If they’re resistant to buying, it may be because they don’t understand the urgency of their situation and the poor forecast ahead if they stick with the status quo. Once you show them the trouble with their current way of operating, your product will hold much more appeal as a way to improve their circumstances.

Get them back on track by focusing on the pain they experience instead of the benefit or value of buying your solution.

This is different from how reps conduct most sales pitches.

Usually, reps focus on where teams want to go. But with a complacent customer, you need to focus on getting them uncomfortable with where they are now  — their point A —before you nudge them toward a future state — point B.

Talk about how their market has traditionally behaved, then point to major (or minor) changes that are shaking things up. Explain why their MO won’t work under these new conditions.

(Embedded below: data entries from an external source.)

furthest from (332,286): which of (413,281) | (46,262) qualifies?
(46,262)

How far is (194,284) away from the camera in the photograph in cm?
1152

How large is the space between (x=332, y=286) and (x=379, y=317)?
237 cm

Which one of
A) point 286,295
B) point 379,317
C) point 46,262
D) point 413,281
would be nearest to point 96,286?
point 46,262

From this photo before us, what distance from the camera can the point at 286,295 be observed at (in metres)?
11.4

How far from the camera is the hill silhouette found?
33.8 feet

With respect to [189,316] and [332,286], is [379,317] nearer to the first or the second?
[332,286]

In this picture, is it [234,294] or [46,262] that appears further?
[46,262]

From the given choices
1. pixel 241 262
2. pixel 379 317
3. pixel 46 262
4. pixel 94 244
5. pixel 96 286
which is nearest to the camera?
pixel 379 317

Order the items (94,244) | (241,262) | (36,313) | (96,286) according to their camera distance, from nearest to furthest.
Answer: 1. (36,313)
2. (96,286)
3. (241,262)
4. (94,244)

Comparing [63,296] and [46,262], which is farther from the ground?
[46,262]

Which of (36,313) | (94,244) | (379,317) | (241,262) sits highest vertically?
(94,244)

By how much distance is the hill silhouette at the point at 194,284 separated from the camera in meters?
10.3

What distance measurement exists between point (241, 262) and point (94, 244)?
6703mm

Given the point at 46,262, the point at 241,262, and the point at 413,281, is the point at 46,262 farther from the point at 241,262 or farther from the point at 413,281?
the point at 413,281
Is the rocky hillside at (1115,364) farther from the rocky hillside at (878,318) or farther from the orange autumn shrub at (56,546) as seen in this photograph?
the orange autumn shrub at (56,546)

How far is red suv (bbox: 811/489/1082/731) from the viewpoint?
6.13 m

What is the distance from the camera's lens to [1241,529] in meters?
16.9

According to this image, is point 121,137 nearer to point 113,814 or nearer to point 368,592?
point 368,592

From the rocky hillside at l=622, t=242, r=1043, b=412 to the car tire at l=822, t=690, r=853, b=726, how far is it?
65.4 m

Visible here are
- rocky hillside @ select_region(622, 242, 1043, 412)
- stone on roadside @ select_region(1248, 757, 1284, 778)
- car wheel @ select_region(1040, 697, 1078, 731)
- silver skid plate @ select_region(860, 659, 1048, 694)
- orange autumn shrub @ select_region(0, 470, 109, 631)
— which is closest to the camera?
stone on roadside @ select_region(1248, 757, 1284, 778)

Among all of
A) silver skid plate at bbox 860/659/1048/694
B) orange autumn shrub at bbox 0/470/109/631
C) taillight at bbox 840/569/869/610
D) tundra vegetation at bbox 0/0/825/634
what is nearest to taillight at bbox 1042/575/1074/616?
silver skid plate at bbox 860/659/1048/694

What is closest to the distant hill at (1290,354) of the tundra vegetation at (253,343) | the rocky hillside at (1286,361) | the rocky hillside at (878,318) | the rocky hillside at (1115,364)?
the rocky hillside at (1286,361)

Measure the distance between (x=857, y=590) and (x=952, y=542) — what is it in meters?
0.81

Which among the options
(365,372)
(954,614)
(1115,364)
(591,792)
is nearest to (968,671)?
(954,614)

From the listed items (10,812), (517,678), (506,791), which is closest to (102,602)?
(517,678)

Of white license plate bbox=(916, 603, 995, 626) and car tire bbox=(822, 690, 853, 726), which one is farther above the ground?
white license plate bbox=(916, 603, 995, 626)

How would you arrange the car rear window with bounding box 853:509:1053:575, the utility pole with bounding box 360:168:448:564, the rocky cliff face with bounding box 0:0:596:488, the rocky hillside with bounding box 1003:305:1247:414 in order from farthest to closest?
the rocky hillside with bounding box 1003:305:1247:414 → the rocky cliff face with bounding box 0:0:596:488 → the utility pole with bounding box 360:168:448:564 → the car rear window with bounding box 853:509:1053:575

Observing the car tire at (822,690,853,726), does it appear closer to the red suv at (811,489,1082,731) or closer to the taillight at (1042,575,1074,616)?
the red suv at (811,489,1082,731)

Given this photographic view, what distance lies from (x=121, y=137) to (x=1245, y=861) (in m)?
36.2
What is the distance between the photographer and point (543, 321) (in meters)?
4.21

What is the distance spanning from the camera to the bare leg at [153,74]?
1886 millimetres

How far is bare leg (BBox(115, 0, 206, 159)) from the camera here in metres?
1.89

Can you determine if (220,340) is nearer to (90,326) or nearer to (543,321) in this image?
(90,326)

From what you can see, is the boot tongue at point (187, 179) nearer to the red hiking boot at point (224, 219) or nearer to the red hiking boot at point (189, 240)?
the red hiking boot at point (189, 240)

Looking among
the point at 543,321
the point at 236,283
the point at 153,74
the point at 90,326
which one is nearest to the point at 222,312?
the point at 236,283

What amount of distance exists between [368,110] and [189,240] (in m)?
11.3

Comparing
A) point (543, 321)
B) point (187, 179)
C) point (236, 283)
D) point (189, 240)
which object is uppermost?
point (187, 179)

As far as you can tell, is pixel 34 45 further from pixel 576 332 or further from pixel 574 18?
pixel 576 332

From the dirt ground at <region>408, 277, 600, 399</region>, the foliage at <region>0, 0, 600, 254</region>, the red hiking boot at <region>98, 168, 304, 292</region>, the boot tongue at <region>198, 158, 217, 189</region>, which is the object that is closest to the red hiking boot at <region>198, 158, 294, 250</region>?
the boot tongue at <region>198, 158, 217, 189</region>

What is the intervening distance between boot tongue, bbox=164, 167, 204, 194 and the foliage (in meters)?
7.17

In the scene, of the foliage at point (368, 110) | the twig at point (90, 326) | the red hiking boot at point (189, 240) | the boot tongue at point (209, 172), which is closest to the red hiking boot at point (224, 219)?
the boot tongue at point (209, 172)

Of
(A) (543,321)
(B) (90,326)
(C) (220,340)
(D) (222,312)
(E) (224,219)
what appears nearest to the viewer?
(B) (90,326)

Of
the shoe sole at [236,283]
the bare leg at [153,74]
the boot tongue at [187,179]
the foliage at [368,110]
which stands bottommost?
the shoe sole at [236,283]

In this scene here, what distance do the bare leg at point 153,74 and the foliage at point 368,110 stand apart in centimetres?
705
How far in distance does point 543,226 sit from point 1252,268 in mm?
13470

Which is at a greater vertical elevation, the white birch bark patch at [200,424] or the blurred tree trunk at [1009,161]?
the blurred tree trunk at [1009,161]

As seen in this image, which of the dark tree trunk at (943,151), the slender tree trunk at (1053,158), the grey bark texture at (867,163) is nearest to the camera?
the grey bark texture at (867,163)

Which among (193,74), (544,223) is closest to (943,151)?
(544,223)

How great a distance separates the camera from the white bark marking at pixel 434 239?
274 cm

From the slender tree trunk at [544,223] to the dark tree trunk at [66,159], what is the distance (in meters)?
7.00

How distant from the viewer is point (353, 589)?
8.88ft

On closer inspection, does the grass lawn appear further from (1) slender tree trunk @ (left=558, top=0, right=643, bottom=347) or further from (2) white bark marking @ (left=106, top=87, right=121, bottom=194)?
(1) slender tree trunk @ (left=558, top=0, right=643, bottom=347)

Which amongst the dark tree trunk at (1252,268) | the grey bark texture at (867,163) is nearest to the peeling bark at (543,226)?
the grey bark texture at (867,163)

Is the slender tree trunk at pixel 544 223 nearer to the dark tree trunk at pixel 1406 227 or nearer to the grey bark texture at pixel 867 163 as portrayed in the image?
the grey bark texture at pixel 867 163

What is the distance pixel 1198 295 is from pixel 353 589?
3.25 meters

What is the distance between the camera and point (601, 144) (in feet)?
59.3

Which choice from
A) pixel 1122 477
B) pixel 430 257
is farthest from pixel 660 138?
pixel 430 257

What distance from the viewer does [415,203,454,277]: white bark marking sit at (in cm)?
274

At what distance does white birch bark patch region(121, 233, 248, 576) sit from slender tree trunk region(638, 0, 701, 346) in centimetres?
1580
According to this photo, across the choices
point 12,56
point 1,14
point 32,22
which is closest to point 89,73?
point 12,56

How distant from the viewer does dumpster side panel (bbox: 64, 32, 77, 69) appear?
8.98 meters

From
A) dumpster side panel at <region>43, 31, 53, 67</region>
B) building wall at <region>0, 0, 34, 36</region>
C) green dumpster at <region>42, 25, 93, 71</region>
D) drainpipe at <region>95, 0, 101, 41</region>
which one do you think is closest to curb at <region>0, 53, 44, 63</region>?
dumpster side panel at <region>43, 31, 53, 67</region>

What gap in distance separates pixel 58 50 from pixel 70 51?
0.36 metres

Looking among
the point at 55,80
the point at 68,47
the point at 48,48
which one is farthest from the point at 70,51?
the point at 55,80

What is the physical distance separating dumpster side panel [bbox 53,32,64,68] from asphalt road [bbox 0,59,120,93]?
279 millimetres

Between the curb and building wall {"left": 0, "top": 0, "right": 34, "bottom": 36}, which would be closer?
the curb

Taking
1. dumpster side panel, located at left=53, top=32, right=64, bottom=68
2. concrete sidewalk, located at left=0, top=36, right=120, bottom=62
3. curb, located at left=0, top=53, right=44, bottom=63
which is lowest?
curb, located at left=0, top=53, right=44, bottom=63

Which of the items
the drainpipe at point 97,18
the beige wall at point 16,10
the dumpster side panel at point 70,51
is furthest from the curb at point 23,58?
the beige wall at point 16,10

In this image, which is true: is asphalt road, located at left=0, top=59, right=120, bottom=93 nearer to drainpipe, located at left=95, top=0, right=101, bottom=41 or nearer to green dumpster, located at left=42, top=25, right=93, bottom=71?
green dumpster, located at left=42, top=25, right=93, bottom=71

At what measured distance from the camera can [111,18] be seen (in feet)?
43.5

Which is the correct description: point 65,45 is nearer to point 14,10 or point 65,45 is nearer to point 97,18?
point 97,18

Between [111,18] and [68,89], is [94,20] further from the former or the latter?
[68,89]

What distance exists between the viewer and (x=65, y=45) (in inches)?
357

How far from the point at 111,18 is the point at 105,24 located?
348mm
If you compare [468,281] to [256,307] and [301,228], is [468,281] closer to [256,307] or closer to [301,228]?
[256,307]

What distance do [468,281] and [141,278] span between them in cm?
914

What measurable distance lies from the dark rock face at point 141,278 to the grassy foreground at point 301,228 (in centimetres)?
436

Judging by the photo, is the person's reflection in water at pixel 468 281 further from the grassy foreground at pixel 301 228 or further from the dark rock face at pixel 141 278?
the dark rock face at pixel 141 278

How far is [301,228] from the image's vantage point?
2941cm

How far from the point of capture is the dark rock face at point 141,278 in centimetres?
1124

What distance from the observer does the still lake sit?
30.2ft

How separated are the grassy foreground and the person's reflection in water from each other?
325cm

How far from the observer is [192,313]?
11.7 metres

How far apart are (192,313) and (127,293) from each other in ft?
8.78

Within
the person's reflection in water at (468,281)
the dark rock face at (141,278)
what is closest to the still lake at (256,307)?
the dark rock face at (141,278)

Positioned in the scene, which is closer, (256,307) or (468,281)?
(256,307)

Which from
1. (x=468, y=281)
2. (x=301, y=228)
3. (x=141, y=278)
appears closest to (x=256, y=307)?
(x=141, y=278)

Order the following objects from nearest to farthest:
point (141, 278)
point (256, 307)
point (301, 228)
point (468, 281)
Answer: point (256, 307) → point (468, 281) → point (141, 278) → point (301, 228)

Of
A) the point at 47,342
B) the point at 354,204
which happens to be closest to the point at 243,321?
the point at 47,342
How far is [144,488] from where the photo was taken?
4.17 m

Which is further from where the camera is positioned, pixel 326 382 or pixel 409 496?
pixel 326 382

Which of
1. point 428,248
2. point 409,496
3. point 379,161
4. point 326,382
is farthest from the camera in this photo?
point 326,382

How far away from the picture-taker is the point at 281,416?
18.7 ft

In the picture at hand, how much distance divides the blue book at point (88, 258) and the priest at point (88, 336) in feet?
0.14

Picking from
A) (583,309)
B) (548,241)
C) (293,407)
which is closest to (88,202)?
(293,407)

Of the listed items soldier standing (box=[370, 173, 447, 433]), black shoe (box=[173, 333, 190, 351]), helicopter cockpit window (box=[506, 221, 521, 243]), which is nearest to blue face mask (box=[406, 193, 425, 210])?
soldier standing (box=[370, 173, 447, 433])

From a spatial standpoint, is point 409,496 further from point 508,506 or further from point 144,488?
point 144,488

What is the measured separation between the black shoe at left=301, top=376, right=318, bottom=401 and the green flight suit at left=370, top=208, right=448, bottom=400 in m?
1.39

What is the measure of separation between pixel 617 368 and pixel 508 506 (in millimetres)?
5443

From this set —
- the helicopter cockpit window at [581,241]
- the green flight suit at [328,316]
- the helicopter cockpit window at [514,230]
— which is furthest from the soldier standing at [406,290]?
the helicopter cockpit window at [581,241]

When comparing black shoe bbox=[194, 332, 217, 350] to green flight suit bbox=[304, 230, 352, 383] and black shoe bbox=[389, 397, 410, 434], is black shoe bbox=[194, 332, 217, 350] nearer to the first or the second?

Let them feel the ground shifting beneath their feet. Nothing creates urgency faster than realizing sales are about to hit a wall.

Once you have them there, continue with your regular sales process. Eventually you’ll get to their sales objections, but this time, they’ll be easier to tackle.

Ready Or Not, Here They Come.

Fact: Sales objections hit every rep, even the best in the world. What matters is whether they’re trained up and skilled enough to handle them.

Luckily, you read this article and know how to handle the main types of sales objections.

Our guess is that if you’re still thinking about them, you’re haunted by the world’s toughest objection, complacency. That one requires a little more time and coaching with your team. 

If you’re worried about it, your best bet is revisiting the basics of sales calls with your reps to weed out those types of deals in the first place. They can really derail your forecast, and you should do what you can to avoid them.

If your reps do their jobs well on cold calls and in discovery and demos, they shouldn’t end up with complacent buyers in the second half of the sales cycle. 

Sounds like a good time to look over call scripts, n’est-ce pas? Catch these 3 Money-Making Sales Call Scripts for free. 

With those in place and your newfound objection-handling techniques at the ready, your reps will be rounding the home stretch on even the most difficult deals in no time.